Dig Dug prompted a long series of sequels for several platforms. The first of these, Dig Dug II, was released in Japan in 1985 to less success, opting for an overhead perspective; instead of digging through earth, Dig Dug drills along fault lines to sink pieces of an island into the ocean. A second sequel, Dig Dug Arrangement, was released for arcades in 1996 as part of the Namco Classic Collection Vol. 2 arcade collection, with new enemies, music, power-ups, boss fights, and two-player co-operative play.
A 3D remake of the original, Dig Dug Deeper, was published by Infogrames in 2001 for Windows. A Nintendo DS sequel, Dig Dug: Digging Strike, was released in 2005, combining elements from the first two games and adding a narrative link to the Mr. Driller series. A massively-multiplayer online game, Dig Dug Island, was released in 2008, and was an online version of Dig Dug II; servers lasted for less than a year, discontinued on April 21, 2009.
Two Dig Dug-themed slot machines were produced by Japanese company Oizumi in 2003, both with small LCD monitors for animated characters.
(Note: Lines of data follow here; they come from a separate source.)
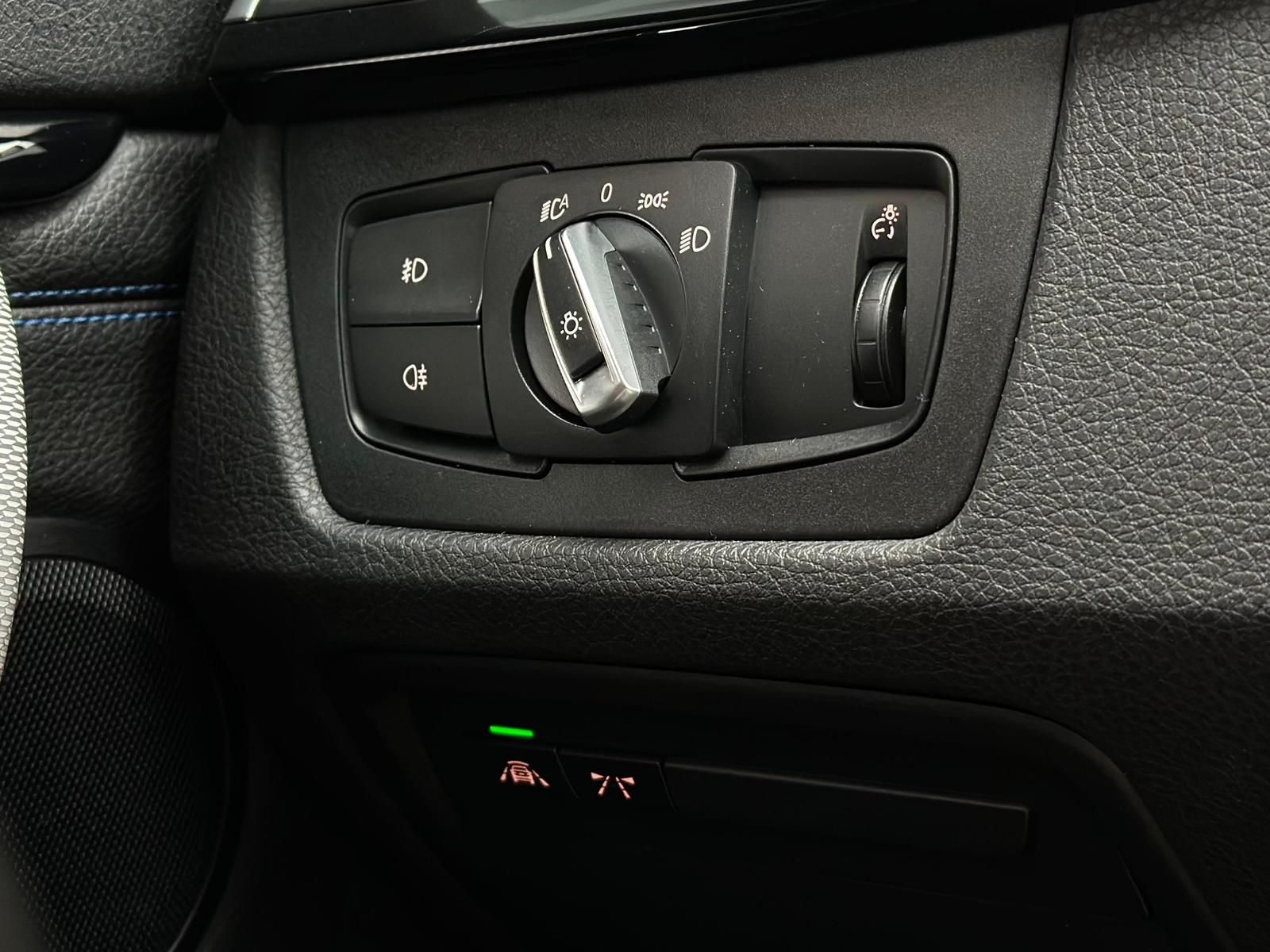 BMW 320d GT M SPORT PAKET SHADOW *LED#SHZ#HUD#NAVI - Image 19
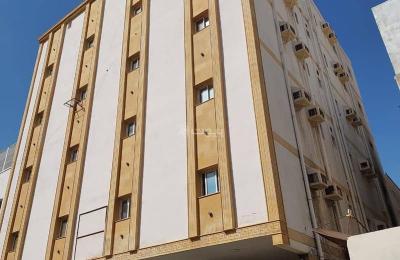 Apartment for Rent in Al Faisaliyah, Central Jeddah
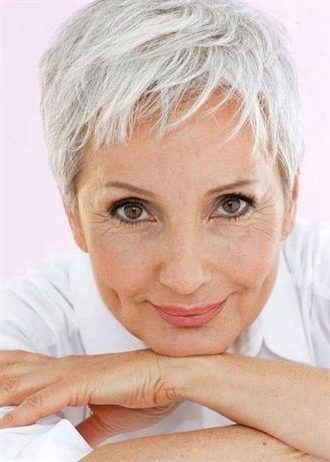 fine hair pixie haircuts for women over 60
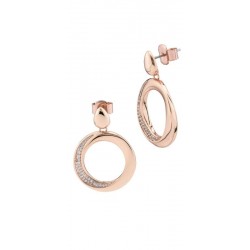 Boccadamo Caleida женские серьги KOR048RS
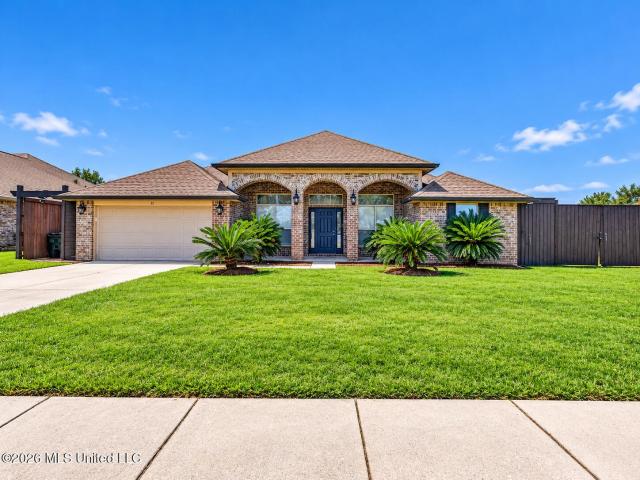 55 Tantallon Drive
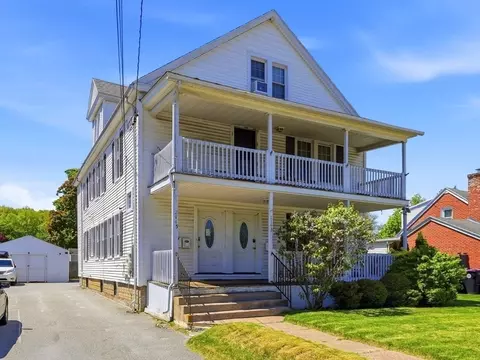 2143-2145 Northampton St, Holyoke, MA 01040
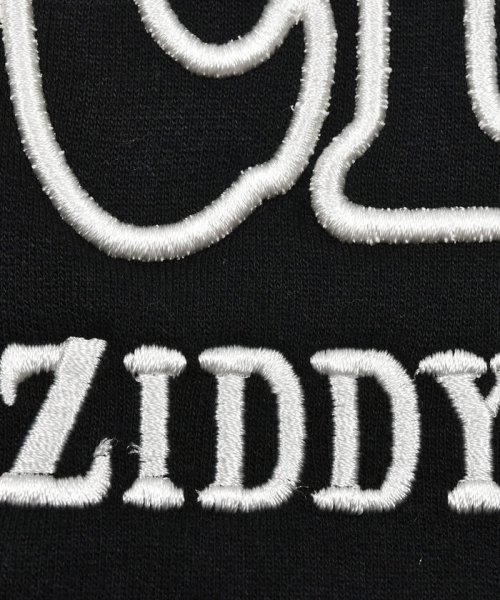 ZIDDY(ジディー)/ヒョウ・ゼブラアームカバー＆トレーナー(130~160cm)/img12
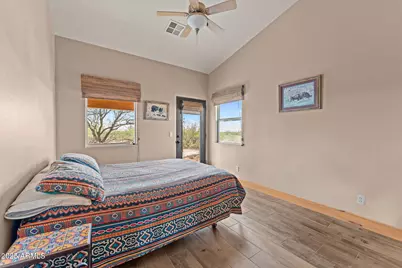 45243 W J-1 Ranch Road, Wickenburg, AZ 85390 - Photo 25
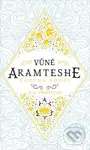 Vůně Aramteshe - Koruna kouře - P.M. Freestone - kniha z kategorie Fantasy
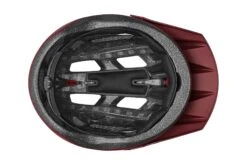 Mavic Crossride Bike Helmet Syrah -Mavic AHW10957 JL 03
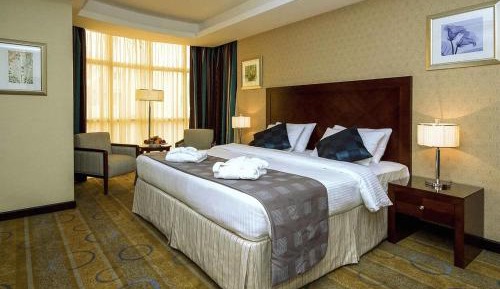 Superior Suite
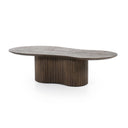 ST 420, Organische salontafel -Joey-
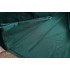 High end Autumn Winter Chinese Belt Hanfu Women Elegant Embroidery Lady Velvet Christmas Dresses Female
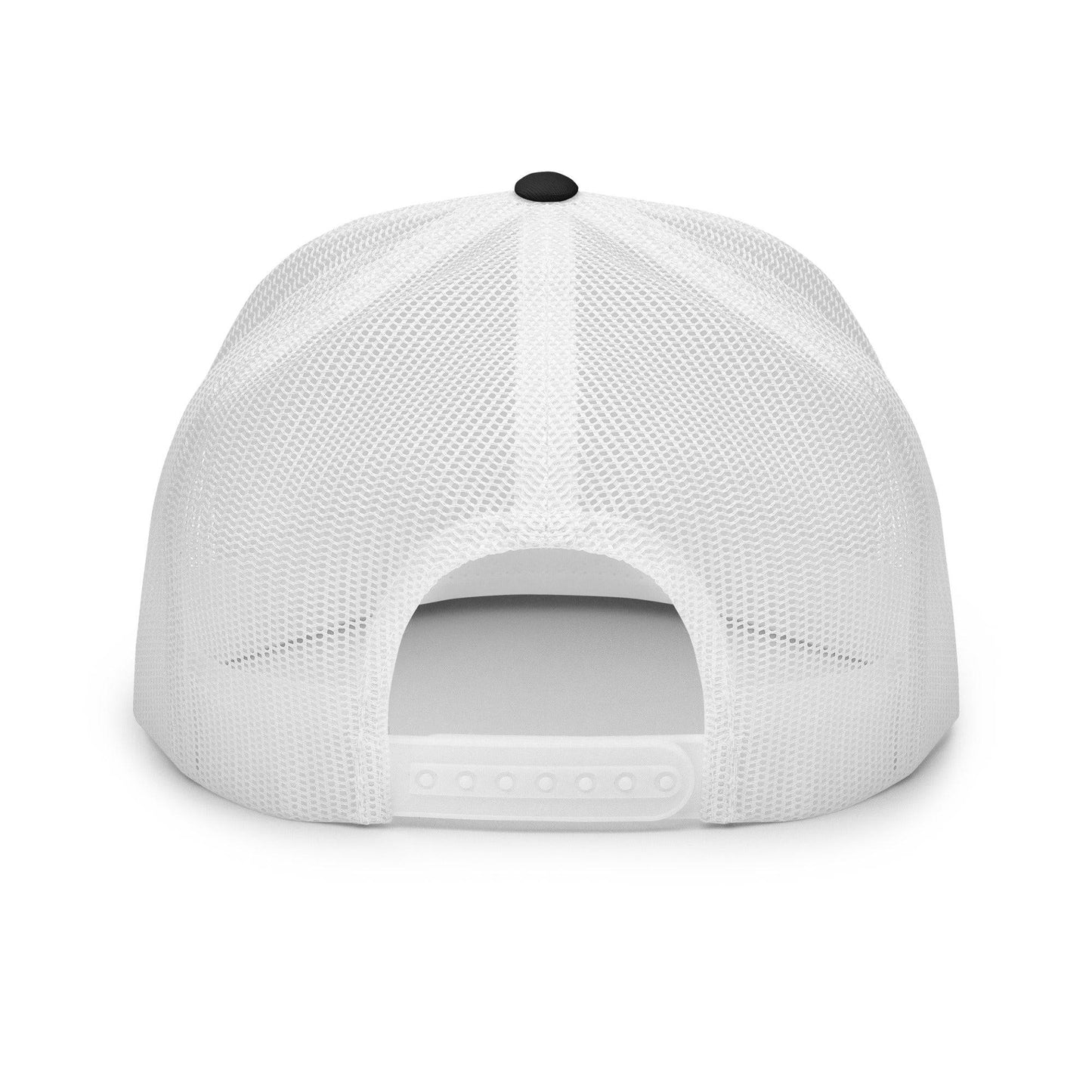 "Steeloyal Femme Trucker crown" - STEELOYAL
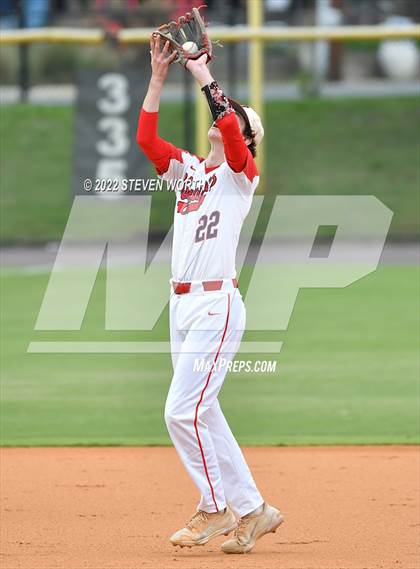Thumbnail 1 in Northside - Pinetown @ Voyager (NCHSAA 1A 2nd Round) photogallery.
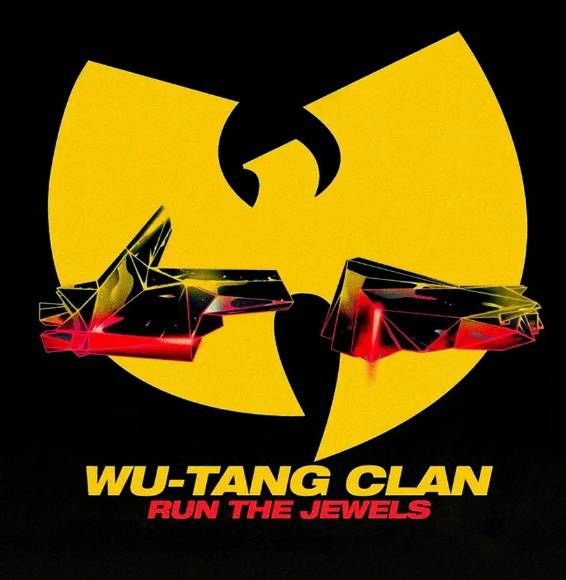 Wu Tang Run The Jewels 2 Floor Tickets Face Value 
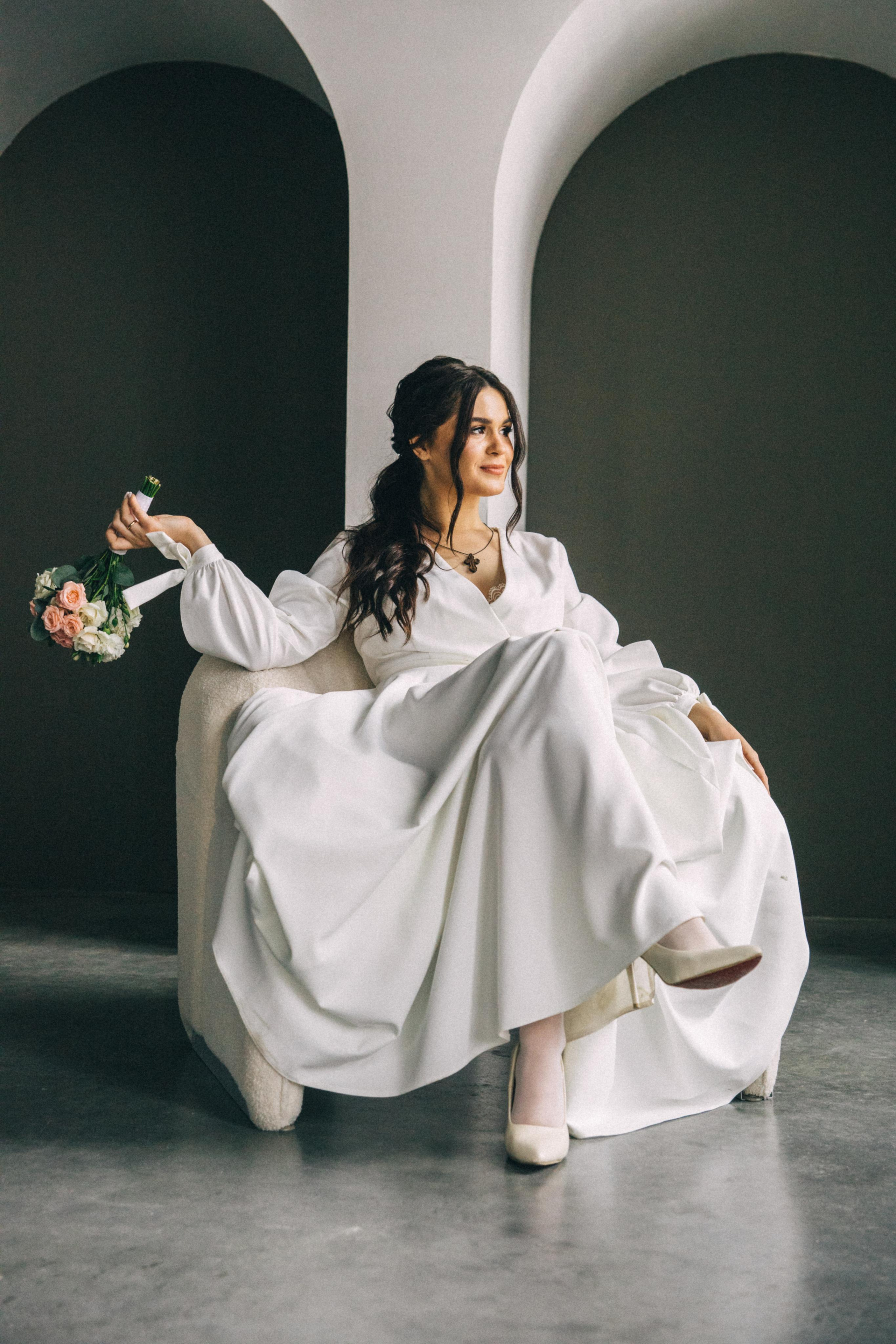 Свадьба и Венчание Ульяны и Максима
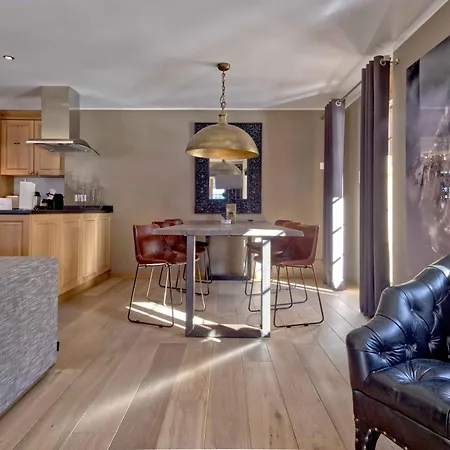 Stotzhalten 4,5 - Griwa Rent Ag Apartment Grindelwald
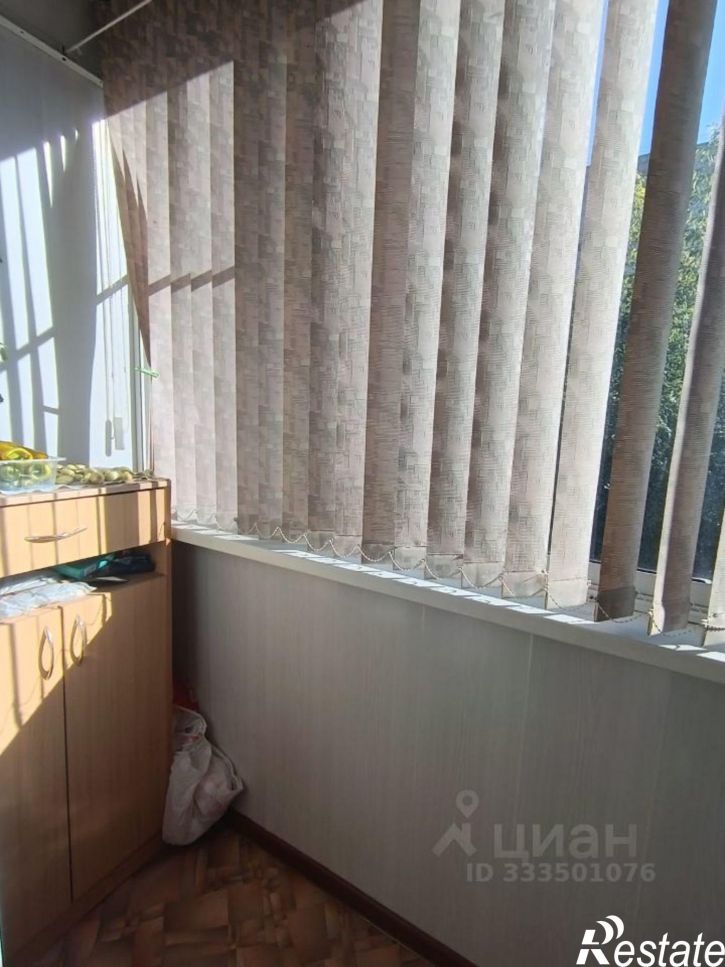 1-комн квартира Кунгур, улица Буровиков, 4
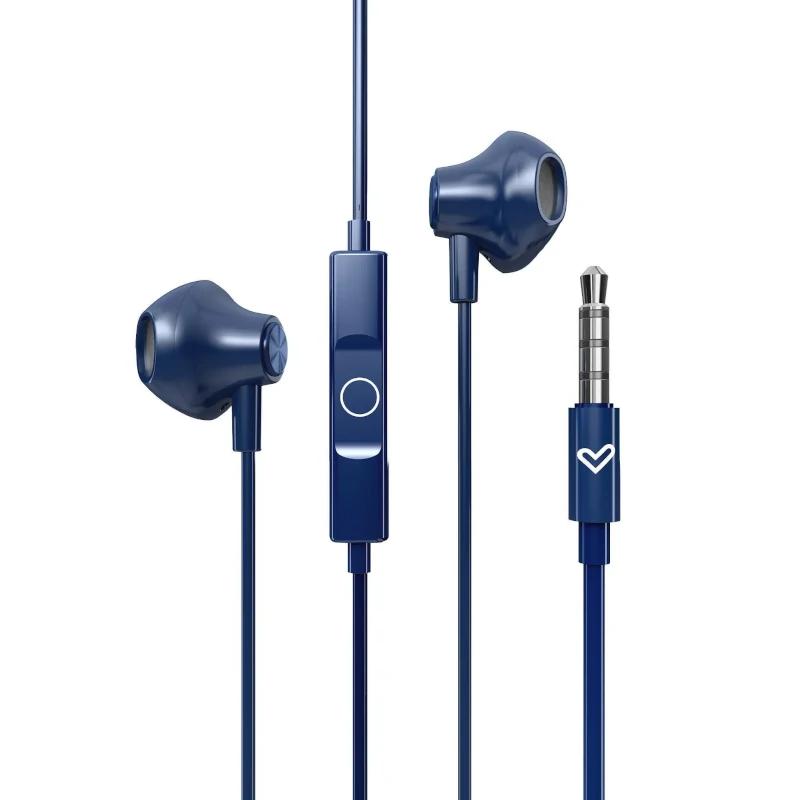 Energy Sistem Auriculares EasyPods Índigo - Imagem de Detalhe 1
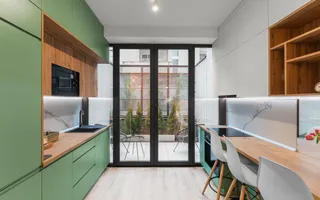 Închiriere Apartament 2 Camere – Win Herăstrău - Poză 18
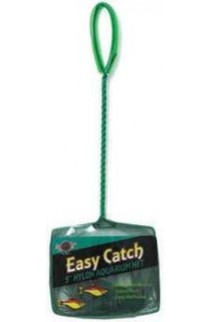 Blue Ribbon Easy Catch 5" Net Coarse Green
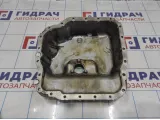 Поддон масляный двигателя Volkswagen Touareg (GP) 077103604D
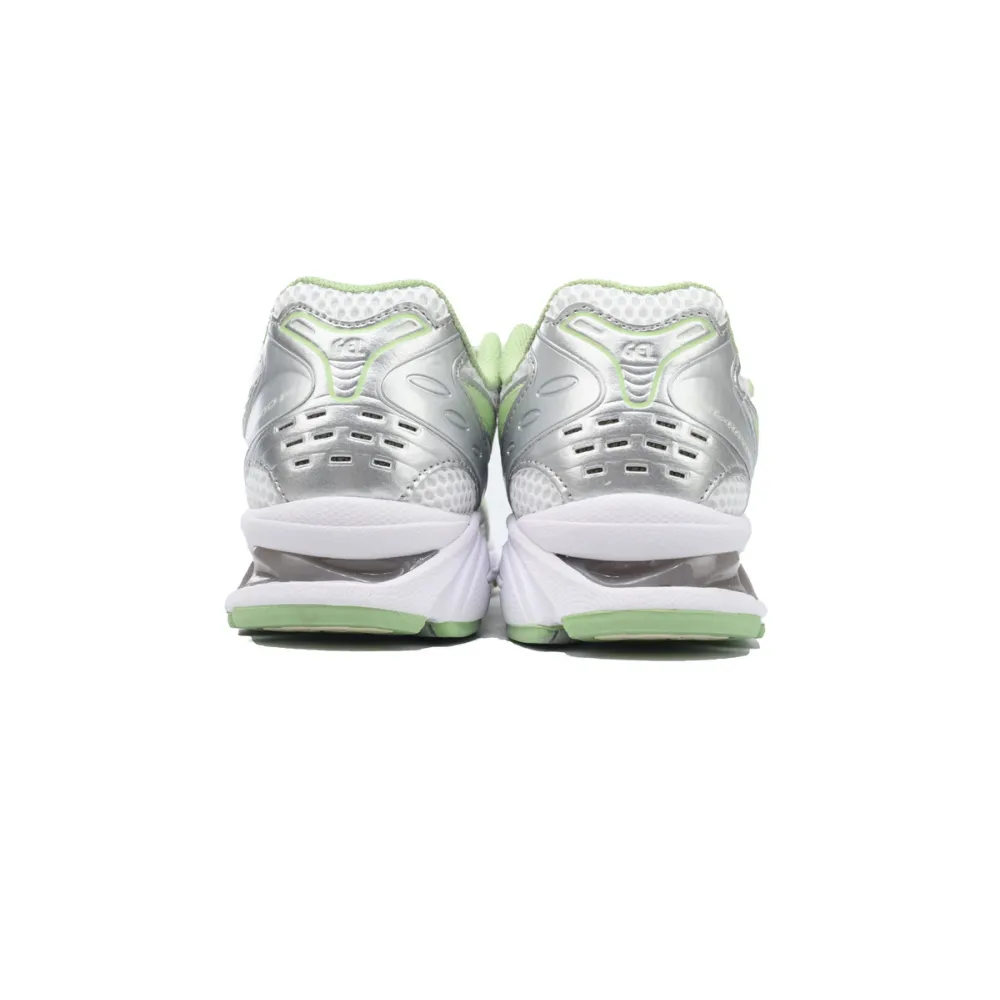 【Flash Sale $30 OFF】Asics Gel Kayano 14 White Jade 1202A056-105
A webcomic adaptation was produced in 2012 by ShiftyLook, a subsidiary of Bandai Namco focused on reviving older Namco franchises, with nearly 200 issues by several different artists, concluding in 2014 following the closure of ShiftyLook. Dig Dug is a main character in the ShiftyLook webseries Mappy: The Beat. A remix of the Dig Dug soundtrack appears in the PlayStation 2 game Technic Beat.
The character Dig Dug was renamed to Taizo Hori, a play on the Japanese phrase "horitai zo", meaning "I want to dig". He became a prominent character in Namco's own Mr. Driller series, where he is revealed to be the father of Susumu Hori and being married to Baraduke protagonist Masuyo Tobi, who would divorce for unknown reasons. Taizo appears as a playable character in Namco Super Wars for the WonderSwan Color and Namco × Capcom for the PlayStation 2, only in Japan. Taizo appears in the now-defunct web browser game Namco High as the principal of the high school, simply known as "President Dig Dug". Pookas appear in several Namco games, including Sky Kid (1985), R4: Ridge Racer Type 4 (1998), Pac-Man World (1999), Pro Baseball: Famista DS 2011 (2011), and in Nintendo's Super Smash Bros. for Nintendo 3DS and Wii U (2014). Dig Dug characters briefly appear in the film Wreck-It Ralph (2012).